Ce week-end j'ai appris...

 

... que voyager en été est un sport dangereux

(ou devrais-je plutôt écrire "été")

(ahem)

(si l'on part du principe qu'on peut qualifier d'été une saison où l'on montre ses orteils, alors parlons d'été)

(bien entendu, la température à laquelle l'on choisit de montrer ses orteils demeure à la libre appréciation de chacun)

(orteils qui constituent bel et bien le coeur du problème)

(entre les roues des valises, des poussettes et autres chars de malheur)

(l'affluence accrue des grands départs)

(la climatisation trop froide des trains)

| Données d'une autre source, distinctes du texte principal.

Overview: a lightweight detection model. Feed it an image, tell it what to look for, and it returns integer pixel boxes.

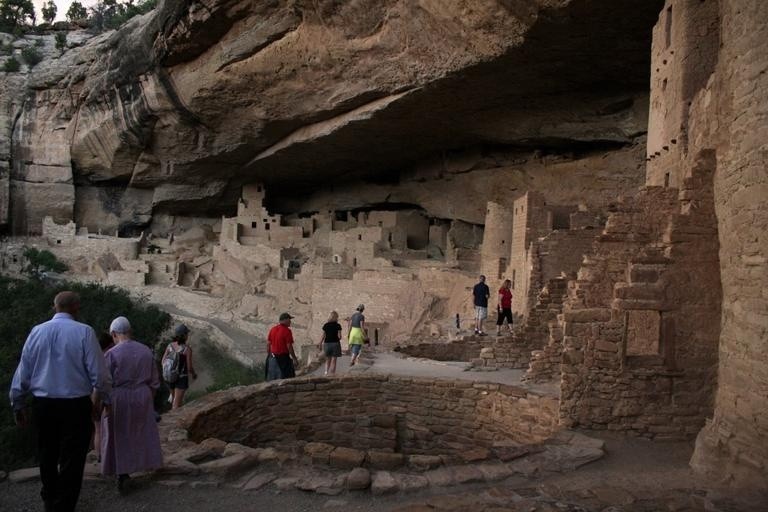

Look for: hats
[279,313,295,321]
[356,304,364,310]
[176,324,190,336]
[109,316,131,335]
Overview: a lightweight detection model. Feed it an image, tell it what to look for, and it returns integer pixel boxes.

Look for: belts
[271,355,289,358]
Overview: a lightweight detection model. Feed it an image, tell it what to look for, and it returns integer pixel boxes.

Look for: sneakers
[497,332,503,336]
[474,329,488,336]
[118,473,135,490]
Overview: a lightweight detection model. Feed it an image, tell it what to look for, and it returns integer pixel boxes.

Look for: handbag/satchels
[361,335,370,344]
[288,359,295,378]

(on a vite fait de perdre pied)

(mouhahaha)

 

... que les voyageurs de première ne sont pas toujours très classes

(comme peuvent en témoigner la pile de magazines abandonnés dans un coin, une bouteille de rosé échouée et un papier alu tout chiffonner...)

(pourquoi regrouper quand d'autres sont payés pour ramasser, hein?)

(en revanche, les petits chiens ont beaucoup plus de valeur que certains êtres humains, allez savoir pourquoi)

 

... que le port de la culotte est o-bli-ga-toi-re quand on a la fesse molle, dixit Cristina Cordula

(pour les autres, je vous laisse tirer vos conclusions par vous-mêmes...)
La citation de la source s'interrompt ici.